As with all Euphorbia species, the flowers of Euphorbia acuta are tiny and unisexual but arranged in a manner that clusters of male and female flower look like just one small blossom. Such structures are known as pseudanthia. Pseudanthia of the genus Euphorbia are of the special form known as cyathia. Each cyathium of Euphorbia acuta contains 20-25 male flowers consisting only of a single stamen; these surround the one stalked, female flower. As the female flower's ovary enlarges, the stalk may grow longer so that the ovary hangs outside the cyathium, as it matures into a seed-bearing fruit.

==Distribution==

The native range of this species is the south-central USA and into the northern extreme parts of the northern Mexican states of Chihuahua and Coahuila

==Habitat==

In Texas, Euphorbia acuta is described as growing mainly on dry limestone uplands of the Edwards Plateau, and shrublands in the Semi-arid climate zone.

==Ecology==

Fewer than 1% of green plant species are known to use the C_{2} photosynthetic pathway.
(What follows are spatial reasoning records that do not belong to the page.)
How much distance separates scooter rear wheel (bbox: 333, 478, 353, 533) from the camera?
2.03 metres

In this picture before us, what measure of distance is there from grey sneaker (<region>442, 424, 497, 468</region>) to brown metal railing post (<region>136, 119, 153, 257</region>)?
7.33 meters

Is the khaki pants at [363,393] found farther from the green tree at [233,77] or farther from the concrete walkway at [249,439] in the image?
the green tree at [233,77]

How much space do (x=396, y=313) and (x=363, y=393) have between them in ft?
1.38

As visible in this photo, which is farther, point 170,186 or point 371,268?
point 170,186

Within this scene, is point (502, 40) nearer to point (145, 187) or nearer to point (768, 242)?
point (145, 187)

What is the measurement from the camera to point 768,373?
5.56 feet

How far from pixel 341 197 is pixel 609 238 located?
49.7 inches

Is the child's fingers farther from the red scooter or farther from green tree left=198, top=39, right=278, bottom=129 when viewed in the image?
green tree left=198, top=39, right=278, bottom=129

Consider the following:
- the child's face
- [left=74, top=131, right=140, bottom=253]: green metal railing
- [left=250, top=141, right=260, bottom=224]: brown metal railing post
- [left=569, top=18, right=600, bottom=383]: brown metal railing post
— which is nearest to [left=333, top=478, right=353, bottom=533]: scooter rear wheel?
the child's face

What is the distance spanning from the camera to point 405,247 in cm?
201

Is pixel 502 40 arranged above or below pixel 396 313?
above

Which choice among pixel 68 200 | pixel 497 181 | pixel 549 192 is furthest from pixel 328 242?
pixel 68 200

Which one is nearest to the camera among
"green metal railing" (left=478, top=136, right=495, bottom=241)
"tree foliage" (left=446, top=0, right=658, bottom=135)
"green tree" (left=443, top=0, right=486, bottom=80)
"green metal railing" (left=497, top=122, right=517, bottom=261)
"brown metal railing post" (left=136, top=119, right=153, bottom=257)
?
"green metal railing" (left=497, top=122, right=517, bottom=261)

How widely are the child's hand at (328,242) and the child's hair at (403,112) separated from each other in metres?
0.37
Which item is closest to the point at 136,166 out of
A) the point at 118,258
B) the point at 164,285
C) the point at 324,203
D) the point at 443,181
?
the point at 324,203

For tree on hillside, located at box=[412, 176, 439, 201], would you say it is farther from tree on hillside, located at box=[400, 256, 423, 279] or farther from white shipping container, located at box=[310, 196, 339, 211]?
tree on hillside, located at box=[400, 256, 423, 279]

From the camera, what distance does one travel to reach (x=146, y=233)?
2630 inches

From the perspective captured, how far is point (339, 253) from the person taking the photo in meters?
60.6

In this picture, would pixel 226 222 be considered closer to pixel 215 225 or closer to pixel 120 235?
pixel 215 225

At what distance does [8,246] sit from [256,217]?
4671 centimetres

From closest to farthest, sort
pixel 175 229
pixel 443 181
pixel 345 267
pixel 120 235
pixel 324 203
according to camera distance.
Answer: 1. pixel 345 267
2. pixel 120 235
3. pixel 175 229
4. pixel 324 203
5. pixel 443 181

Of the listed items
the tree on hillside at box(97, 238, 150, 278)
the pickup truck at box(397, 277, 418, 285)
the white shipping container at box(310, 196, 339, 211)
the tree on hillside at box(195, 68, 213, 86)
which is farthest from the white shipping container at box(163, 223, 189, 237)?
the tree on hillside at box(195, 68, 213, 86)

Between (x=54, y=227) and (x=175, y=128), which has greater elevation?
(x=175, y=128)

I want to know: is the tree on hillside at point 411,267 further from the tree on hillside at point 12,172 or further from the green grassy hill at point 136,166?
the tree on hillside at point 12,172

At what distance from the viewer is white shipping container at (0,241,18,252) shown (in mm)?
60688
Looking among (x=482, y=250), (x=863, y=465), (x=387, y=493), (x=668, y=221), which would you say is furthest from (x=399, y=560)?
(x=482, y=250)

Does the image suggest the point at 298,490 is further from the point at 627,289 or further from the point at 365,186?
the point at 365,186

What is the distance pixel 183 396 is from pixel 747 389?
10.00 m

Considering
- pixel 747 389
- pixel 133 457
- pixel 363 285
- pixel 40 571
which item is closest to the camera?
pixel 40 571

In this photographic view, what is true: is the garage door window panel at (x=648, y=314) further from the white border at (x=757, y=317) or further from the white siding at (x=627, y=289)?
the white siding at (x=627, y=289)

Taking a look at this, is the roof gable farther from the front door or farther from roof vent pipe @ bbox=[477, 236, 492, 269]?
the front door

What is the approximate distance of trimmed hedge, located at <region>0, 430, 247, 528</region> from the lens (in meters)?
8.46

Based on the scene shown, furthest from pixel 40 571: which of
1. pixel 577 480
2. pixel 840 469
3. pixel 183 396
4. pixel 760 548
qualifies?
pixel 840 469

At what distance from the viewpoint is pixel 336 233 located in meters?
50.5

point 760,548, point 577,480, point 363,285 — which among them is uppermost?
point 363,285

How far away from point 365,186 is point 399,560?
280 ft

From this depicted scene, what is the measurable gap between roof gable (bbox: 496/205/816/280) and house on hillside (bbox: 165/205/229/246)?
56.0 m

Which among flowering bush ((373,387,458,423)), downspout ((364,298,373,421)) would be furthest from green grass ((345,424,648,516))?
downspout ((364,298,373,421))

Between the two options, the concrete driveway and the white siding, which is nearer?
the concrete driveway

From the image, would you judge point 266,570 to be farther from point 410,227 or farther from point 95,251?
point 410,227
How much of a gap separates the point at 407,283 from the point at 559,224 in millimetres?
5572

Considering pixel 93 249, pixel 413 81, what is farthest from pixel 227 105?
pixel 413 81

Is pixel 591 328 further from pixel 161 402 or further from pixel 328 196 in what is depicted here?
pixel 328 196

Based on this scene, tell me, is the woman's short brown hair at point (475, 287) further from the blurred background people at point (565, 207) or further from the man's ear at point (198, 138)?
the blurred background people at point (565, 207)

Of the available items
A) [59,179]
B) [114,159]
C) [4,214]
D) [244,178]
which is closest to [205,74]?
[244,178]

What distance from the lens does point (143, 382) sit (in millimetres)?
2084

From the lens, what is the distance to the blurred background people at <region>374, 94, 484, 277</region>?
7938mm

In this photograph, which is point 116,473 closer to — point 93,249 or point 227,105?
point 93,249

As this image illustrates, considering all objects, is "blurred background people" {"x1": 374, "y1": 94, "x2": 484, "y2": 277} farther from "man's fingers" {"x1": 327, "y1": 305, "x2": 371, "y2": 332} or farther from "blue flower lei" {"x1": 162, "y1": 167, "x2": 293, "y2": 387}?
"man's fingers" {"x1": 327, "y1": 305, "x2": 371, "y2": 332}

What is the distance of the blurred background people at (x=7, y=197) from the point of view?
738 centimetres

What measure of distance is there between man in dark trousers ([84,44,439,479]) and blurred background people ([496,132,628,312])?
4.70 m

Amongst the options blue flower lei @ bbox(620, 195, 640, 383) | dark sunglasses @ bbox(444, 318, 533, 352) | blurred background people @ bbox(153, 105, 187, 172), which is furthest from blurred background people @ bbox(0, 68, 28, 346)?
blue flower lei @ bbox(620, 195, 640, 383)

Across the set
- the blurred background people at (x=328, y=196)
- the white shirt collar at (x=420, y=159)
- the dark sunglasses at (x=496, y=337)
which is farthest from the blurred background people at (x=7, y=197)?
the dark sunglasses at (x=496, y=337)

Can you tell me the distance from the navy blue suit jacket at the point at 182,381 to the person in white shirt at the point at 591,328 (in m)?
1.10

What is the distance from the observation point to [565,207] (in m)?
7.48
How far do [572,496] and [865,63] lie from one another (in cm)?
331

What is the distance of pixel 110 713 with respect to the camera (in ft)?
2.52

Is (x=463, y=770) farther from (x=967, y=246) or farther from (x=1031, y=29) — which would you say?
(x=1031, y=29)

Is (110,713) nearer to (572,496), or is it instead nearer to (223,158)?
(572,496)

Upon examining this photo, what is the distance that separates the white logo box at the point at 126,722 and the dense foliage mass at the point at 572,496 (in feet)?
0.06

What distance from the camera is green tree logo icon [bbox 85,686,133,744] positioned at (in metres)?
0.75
Most plants use C_{3} or C_{4} photosynthesis. Euphorbia acuta uses C_{2} photosynthesis. It has been theorized that the C_{2} pathway enables the species using it to deal better with environmental stresses.

==Etymology==

The genus name Euphorbia honors
Euphorbus, a first-century A.D. Greek physician.

The species name acuta is the Latin feminine form of acutus, meaning sharp-pointed.
==Taxonomy==

In 1859 the taxon Euphorbia acuta Engelm. -- in 1836 there also had been an illegitimately published Euphorbia acuta Bellardi ex Colla from Eurasia -- was published in Volume 2, Part 1 of the "Report on the United States and Mexican boundary survey :made under the direction of the secretary of the Interior". The report was authored by the surveyor William H. Emory. During the surveying of the US/Mexico boundary, plants were collected, and the German-American botanist George Engelmann studied them. When a taxon was thought to be new to science, Engelmann published them, Latin descriptions and all. That's when Euphorbia acuta Engelm. came into being. In Engelmann's publication we read that the type specimen was found in "Stony prairies western Texas, along the San Pedro and Pecos rivers &c."